Data items:

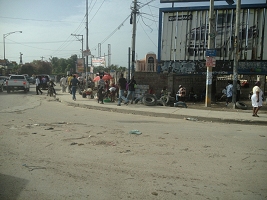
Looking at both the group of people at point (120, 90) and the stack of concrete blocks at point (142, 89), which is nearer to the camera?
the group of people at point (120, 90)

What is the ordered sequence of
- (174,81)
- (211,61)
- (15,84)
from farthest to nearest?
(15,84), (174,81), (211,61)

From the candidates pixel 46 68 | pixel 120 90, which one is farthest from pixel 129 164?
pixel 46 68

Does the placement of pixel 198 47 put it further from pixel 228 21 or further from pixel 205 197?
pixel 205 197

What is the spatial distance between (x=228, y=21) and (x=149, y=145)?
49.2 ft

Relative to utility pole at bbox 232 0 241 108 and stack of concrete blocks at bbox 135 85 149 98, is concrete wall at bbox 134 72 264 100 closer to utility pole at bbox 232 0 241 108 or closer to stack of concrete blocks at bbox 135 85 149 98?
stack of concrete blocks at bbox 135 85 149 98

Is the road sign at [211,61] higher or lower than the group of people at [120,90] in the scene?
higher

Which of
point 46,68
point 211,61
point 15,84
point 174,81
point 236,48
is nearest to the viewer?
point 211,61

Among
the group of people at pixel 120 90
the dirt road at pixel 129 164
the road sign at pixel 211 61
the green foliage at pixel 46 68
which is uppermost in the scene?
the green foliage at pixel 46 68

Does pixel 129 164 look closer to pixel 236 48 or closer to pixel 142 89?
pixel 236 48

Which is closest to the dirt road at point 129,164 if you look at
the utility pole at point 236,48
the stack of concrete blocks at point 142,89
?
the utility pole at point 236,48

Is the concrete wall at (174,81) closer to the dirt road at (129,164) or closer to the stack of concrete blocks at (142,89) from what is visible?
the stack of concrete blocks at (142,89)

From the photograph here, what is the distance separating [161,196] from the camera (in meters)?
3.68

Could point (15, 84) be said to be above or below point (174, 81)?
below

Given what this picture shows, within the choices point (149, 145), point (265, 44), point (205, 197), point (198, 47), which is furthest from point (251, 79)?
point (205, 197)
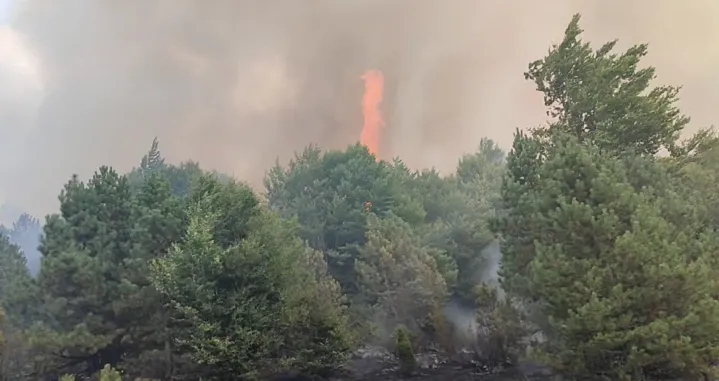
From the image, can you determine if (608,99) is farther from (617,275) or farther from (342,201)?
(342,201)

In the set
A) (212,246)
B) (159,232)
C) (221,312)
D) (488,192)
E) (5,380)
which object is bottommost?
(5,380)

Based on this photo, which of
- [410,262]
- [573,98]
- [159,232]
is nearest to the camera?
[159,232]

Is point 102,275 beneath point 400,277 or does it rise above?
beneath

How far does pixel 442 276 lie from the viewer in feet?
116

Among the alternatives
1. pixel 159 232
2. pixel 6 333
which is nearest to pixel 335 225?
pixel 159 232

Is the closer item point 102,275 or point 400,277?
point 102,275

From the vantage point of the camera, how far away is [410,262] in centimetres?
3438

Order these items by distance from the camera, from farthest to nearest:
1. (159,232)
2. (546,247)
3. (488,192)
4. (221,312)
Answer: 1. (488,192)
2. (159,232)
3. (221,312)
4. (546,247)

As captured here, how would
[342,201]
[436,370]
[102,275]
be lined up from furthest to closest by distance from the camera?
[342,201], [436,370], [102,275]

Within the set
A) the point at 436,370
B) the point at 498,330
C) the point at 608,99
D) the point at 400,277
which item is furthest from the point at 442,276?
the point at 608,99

==

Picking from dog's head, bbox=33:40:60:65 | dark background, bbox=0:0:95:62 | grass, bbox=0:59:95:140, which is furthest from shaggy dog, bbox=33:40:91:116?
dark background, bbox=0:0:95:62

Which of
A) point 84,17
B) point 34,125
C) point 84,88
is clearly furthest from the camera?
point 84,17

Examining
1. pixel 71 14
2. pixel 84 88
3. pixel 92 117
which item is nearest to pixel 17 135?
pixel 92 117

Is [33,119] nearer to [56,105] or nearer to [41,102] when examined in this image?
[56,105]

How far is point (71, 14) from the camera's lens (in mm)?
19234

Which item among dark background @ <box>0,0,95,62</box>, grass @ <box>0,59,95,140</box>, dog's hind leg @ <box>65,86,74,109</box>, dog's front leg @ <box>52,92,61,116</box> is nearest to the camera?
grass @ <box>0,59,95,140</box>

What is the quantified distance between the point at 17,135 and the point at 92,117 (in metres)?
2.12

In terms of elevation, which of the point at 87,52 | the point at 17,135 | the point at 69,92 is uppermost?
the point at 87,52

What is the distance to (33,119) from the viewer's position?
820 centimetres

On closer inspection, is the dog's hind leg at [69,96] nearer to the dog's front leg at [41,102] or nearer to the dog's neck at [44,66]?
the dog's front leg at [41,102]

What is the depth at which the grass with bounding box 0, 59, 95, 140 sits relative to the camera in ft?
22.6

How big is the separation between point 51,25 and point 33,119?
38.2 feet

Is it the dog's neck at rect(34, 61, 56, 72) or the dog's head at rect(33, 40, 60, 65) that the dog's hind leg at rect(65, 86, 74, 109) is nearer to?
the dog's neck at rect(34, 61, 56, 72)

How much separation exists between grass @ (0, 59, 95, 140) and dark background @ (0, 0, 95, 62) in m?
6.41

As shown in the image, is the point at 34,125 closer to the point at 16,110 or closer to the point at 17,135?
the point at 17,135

...

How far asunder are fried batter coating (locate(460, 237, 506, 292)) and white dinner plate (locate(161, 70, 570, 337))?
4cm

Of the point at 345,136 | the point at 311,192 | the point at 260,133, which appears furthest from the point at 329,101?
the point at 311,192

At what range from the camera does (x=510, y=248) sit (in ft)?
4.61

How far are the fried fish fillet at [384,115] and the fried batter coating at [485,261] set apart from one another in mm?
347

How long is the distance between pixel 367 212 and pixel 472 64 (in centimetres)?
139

Given problem
Swap "camera" for "lens" in the part of the listing that opens with the line containing "Order these items" and closes with the line containing "[342,201], [436,370], [102,275]", and give that part again with everything else unchanged.

Output for this exercise
Order these items by distance from the lens, from farthest to nearest:
1. (159,232)
2. (546,247)
3. (488,192)
4. (221,312)
Answer: 1. (488,192)
2. (159,232)
3. (221,312)
4. (546,247)

As captured here, how would
[342,201]
[436,370]
[102,275]
be lined up from furthest to closest by distance from the lens?
[342,201], [436,370], [102,275]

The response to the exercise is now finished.